I’ve written about this concept of trust quite a few times on two of my blogs, which includes this one. The last couple of times I’ve specifically addressed the topic here here was when I wondered why we don’t trust sales people and then when I wrote about why it’s sometimes hard to trust people in general. Now I have another tale for you.


by Thomas Nes Myhre

For about six weeks my brakes had been squealing. I thought it was related to the brake job I’d had 3 weeks earlier at Midas (yes, I’m naming names). I waited 3 weeks, then took it back to them to take a look at the work they’d done. After 10 minutes the mechanic comes to me and takes me into the back to look at my back brakes, as I’d replaced the front brakes. He tells me that they’re metal on metal and that they’re in real bad shape. He also tells me that I need brand new tires. Then he gives me an estimated cost; I’m thinking “are you out of your mind?”

I decide not to do the work there, mainly because as I was sitting in the chair waiting for them to take a look, I started thinking that I’d just had my back brakes done last year, and remembered that I’d actually had them done at Goodyear. My thinking was that if it were the pads, I’d take it back to them and that should be that.

At the same time I started thinking about a few other things. I’d just had my car inspection in July and passed with flying colors. They had mentioned that at some point in the next year I should look at my tires, but there were no red flags. I wondered if my bad brakes were so bad why didn’t the inspection catch it, since that’s one of their checks. Then I wondered why these guys hadn’t said anything about my back brakes when I’d brought the car there weeks earlier. Frankly, things didn’t add up.

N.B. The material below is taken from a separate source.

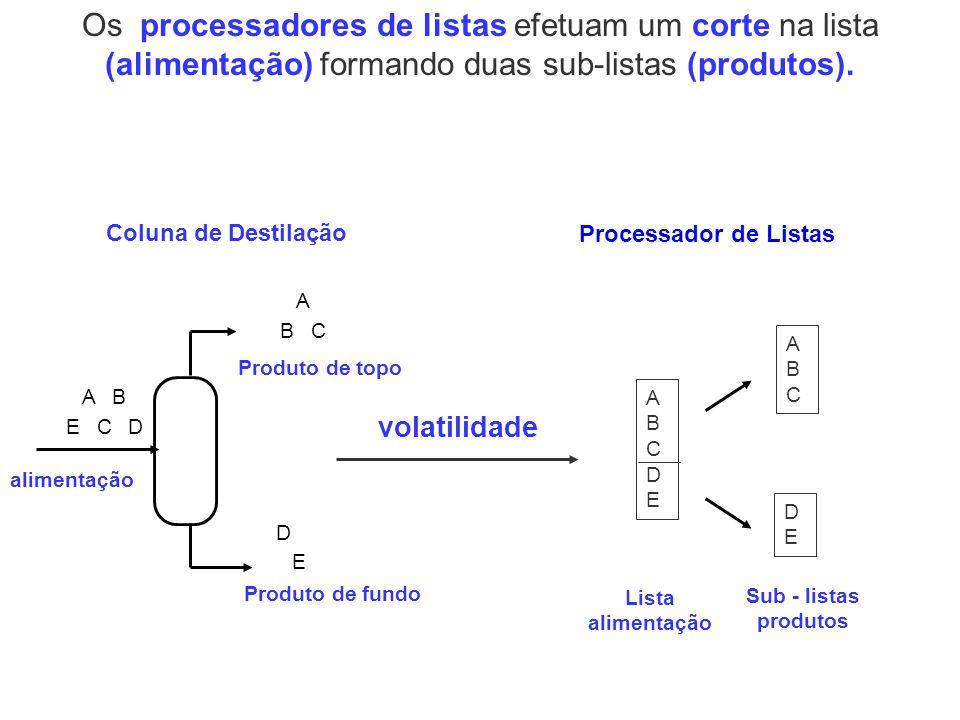 Os processadores de listas efetuam um corte na lista (alimentação) formando duas sub-listas (produtos). Coluna de Destilação DC BA E A BC D E alimenta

So I waited until one day this week and finally took it to Goodyear. Everything was still squeaking, but all I asked them to do was take a look at my brakes overall.

Less than 30 minutes later I got a call at home. The guy said they had taken a look at both my front and back brakes and that there were no problems with either of them. He said they weren’t sure why there was a squeak (more like a squeal), but that the brakes were fine. He then said I would need to replace some tires before winter and that there was a tire sale coming in October and that I should wait for that.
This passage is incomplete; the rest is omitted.